- Developer(s): Exidy
- Publisher(s): JP: Sega; NA: Exidy;
- Platform(s): Arcade
- Release: NA: June 1980; JP: July 1980;
- Genre(s): Maze, shoot 'em up
- Mode(s): Single-player, multiplayer

= Targ (video game) =

1980 video game

Targ is a maze shoot 'em up developed by Exidy and released as an arcade video game in 1980. It depicts vehicular combat in a future world. It was released in North America by Exidy in June 1980 and in Japan by Sega in July.

It was listed by Play Meter as one of only two maze games among the top 20 highest-grossing arcade video games of 1980, which was dominated by space shoot 'em ups. Its success prompted Exidy to release Spectar, a sequel with improved graphics, in July 1980. A port of Targ was developed for the Atari 2600 by CBS Games, but never released.

==Gameplay==

Screenshot

The locale, described by the game cabinet as "The Crystal City", is a 10x10 grid of roads demarcated by square buildings. The player, piloting the Wummel, which looks like a small green car, maneuvers through the maze trying to shoot enemies and avoid collisions with them. Most of the enemies consist of angry-looking red wedges known as Targs. Occasionally, a small cyan-colored Spectar Smuggler appears; shooting it scores a significant bonus. None of the enemies shoot back; their sole means of destroying the Wummel is ramming into it.

When all enemies are destroyed, a bonus is awarded and a new round starts.

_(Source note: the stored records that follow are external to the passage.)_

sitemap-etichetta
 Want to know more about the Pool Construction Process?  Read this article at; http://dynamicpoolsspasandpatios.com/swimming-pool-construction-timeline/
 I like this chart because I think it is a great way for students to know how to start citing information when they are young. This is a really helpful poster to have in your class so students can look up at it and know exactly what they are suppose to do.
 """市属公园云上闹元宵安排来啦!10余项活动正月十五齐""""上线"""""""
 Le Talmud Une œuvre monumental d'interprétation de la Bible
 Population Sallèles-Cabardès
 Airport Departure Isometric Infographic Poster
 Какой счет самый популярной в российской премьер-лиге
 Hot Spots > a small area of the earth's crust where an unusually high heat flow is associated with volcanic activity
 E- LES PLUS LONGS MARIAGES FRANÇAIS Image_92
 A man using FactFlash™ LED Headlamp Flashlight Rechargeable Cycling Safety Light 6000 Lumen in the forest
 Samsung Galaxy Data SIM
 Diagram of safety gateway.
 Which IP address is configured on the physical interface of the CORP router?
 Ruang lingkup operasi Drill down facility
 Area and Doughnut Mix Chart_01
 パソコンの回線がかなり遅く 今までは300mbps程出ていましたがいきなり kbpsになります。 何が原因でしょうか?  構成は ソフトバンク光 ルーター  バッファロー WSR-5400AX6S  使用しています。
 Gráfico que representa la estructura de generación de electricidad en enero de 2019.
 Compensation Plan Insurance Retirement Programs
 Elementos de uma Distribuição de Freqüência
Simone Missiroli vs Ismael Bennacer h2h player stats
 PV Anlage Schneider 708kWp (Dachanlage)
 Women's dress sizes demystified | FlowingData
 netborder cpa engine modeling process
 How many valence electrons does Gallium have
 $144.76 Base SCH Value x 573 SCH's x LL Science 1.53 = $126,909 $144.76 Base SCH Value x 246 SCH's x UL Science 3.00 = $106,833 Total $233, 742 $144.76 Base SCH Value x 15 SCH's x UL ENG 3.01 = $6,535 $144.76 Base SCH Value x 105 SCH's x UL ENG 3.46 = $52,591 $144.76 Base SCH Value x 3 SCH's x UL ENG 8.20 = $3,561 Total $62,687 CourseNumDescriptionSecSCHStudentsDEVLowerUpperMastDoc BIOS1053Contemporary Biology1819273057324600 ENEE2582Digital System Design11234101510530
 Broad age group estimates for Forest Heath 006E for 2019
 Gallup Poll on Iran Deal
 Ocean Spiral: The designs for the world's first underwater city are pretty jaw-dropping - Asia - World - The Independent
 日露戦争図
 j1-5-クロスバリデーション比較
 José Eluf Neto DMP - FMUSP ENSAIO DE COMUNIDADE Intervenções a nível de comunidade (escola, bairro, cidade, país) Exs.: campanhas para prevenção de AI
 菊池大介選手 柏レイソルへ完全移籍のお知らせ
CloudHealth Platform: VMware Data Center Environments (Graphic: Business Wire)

If the player takes too long to clear the board, the Targs' speed increases until they are traveling faster than the Wummel.

==Reception==
Electronic Games stated in 1983 that Targ had "one of the most unique approaches to the maze-chase contest". In his 1981 video game guide How to Master the Video Games Tom Hirschfeld observed that "TARG is one game in which strategy must become almost reflex as the action quickens".

==Legacy==
Attack Force for the TRS-80 is a clone of Targ released by Big Five Software in 1980.

Targ was sublicensed to Centuri, who manufactured it in a cocktail version.